Initially, the Commission planned to give voters 12 to 24 months to respond. The state lawsuit sought to purge over 200,000 registered Wisconsin voters within 30 days of the letters’ mailing. But the statute upon which the suit was based requires “reliable information” of a residential address change. The data Wisconsin election officials are using is not reliable because it incorporates data that does not reflect a true residential address change. In the 2017-2018 cycle, at least 7% of the people listed in the ERIC’s “movers” list had in fact not moved to a new address.
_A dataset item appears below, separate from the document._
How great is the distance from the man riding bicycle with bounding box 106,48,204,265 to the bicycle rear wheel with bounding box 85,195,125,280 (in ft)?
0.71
On December 13, 2019, the state court denied the League’s motion to intervene and ordered the immediate removal of 234,039 registered Wisconsin voters from the rolls. On December 17th, we filed a complaint in federal court against state election officials on behalf of the League and two individual voters. The complaint alleges that the letter sent to voters by the Elections Commission did not provide adequate notice to voters that they would be removed if they failed to respond, or provide them with a timeline for responding, in violation of the Due Process Clause of the 14th Amendment to the U.S. Constitution. It also alleges that the letter violated the Due Process Clause because it told voters who had not moved that they could confirm their registrations by voting in the “next election,” leading them to believe they could use this option to avoid removal from the rolls. The suit asks the court to block state officials from removing these voters until after the state provides them adequate notice about how they can update and confirm their addresses. Rathje Woodward’s Madison, Wisconsin office, along with the Fair Elections Center, represents the League in this ongoing lawsuit.